Hoje quero falar dela.
Quando ela casou, levou dentro de si as imagens daquilo que seria um casamento, um marido e uma esposa.
Aos poucos, estas imagens foram sendo desgastadas com o contato com a realidade tão diferente que se lhe apresentava aos olhos – e aos sentidos interiores. Talvez a imagem que primeiro tenha se desgastado foi a do homem com o qual se casara e, depois, a do casamento, isto é, da vida a dois. Por último, vieram as que teriam consequências as mais desastrosas para si mesmo: a da esposa que não fora, porque não pudera ser. Escuridão e trevas a rodeavam.
Tudo isso podia ser suportado, menos a ideia de haver fracassado como mulher. Ela
não se perdoou assim como nenhuma mulher o faria. E assim, com estas três
imagens destruídas, teve início todo o seu drama, toda a sua frustração, todo o
seu abandono primeiro e, depois, toda a sua atividade desenfreada com a qual
procurava afastar de si o fantasma do carrasco cruel que fora a realidade para
com os seus sonhos de menina moça, tão sensível, tão meiga e tão sonhadora.

**Material**
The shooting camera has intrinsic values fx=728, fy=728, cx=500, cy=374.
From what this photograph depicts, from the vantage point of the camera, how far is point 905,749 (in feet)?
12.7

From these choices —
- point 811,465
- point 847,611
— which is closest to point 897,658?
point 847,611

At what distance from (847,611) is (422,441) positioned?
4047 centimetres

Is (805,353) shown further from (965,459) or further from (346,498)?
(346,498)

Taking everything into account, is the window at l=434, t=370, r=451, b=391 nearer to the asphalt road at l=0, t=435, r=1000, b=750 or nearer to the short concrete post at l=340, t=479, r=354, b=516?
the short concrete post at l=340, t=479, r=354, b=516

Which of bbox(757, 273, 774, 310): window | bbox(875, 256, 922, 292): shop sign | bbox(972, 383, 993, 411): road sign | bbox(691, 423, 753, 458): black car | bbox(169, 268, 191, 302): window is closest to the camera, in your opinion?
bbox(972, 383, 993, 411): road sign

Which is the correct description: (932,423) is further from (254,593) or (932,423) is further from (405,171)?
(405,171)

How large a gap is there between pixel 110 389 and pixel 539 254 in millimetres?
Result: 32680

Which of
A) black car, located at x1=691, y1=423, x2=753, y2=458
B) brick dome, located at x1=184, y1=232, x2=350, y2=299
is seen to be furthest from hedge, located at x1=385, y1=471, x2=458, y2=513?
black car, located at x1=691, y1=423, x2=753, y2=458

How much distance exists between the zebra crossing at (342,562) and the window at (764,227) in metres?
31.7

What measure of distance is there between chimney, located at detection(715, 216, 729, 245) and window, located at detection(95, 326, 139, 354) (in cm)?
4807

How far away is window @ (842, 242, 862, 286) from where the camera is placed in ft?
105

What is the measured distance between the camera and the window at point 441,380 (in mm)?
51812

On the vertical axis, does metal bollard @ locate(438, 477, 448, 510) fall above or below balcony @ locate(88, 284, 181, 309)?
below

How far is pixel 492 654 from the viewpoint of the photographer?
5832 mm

---

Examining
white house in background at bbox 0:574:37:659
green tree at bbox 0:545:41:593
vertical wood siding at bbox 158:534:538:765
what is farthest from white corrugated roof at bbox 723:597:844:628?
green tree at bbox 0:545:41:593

**Requisitos**
Continue o texto sobre a mulher desiludida com o casamento, começando logo após a última frase.

**Resultado da tarefa**
Tudo estava acabado. Assim lhe parecia. Entretanto, a vida continuou para ela.
Trevas
e escuridão a rodeavam. O abatimento e a tristeza caíram como a lâmina de uma
guilhotina. Entregue a si própria e impotente, dilacerou suas carnes numa ânsia
de não mais existir. Nessa busca frenética, desesperada e inconsciente,
transformou-se num farrapo humano. A tristeza imensa começou a destruir o seu
próprio corpo, pois, dentro dele não havia mais nada que o animasse e só o
aniquilamento total parecia o elixir para o seu mal. O mal de uma vida
malograda. Impossível descrever o ser em que se transformou. Só uma coisa a
mantinha viva: seus filhos ainda pequenos.
Para
eles se voltou. Eles precisavam dela, eles acreditavam nela, eles aceitavam seu
amor e respondiam com amor. Ali ela podia ver e sentir a alegria ingênua de
viver e que um dia sentira em si mesma. A eles se entregou, fez deles a sua
razão de viver, no contato diário com espíritos ainda não endurecidos e
deformados, passou ela a viver. A chama ainda não se apagara totalmente.
Trancou-se para o mundo sujo que quase a destruíra e daí tirou forças, pouco a
pouco.
O
tempo passou, os filhos cresciam e também crescia dentro dela a consciência de
ser uma pessoa sozinha.
Do
seu espanto e, sobretudo, do seu orgulho ofendido tirou forças e animada por um
desprezo infinito, separou-se dele. Rasgou todos os laços, renunciou a ele,
como se fosse apenas poeira e lama – tudo isso para esmagar seu sedutor com sua
grandeza de alma, para ter o direito de desprezá-lo enquanto vivesse.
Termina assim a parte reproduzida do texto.